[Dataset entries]
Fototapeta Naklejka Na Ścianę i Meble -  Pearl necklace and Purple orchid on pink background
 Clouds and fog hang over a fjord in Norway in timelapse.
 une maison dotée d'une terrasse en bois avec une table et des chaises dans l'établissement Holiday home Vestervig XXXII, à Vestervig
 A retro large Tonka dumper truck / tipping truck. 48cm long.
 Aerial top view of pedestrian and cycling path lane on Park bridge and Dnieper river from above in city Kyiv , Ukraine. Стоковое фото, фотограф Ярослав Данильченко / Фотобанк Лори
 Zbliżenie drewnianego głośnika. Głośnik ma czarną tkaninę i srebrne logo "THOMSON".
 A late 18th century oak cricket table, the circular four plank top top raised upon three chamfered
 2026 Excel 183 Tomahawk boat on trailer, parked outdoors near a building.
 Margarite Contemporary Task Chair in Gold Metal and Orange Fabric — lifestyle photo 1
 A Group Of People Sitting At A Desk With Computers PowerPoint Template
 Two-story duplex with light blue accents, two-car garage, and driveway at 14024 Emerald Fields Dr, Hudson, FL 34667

» **Aim of the exercise**
Each entry above should be written again exactly.

» **Written answer**
Fototapeta Naklejka Na Ścianę i Meble -  Pearl necklace and Purple orchid on pink background
 Clouds and fog hang over a fjord in Norway in timelapse.
 une maison dotée d'une terrasse en bois avec une table et des chaises dans l'établissement Holiday home Vestervig XXXII, à Vestervig
 A retro large Tonka dumper truck / tipping truck. 48cm long.
 Aerial top view of pedestrian and cycling path lane on Park bridge and Dnieper river from above in city Kyiv , Ukraine. Стоковое фото, фотограф Ярослав Данильченко / Фотобанк Лори
 Zbliżenie drewnianego głośnika. Głośnik ma czarną tkaninę i srebrne logo "THOMSON".
 A late 18th century oak cricket table, the circular four plank top top raised upon three chamfered
 2026 Excel 183 Tomahawk boat on trailer, parked outdoors near a building.
 Margarite Contemporary Task Chair in Gold Metal and Orange Fabric — lifestyle photo 1
 A Group Of People Sitting At A Desk With Computers PowerPoint Template
 Two-story duplex with light blue accents, two-car garage, and driveway at 14024 Emerald Fields Dr, Hudson, FL 34667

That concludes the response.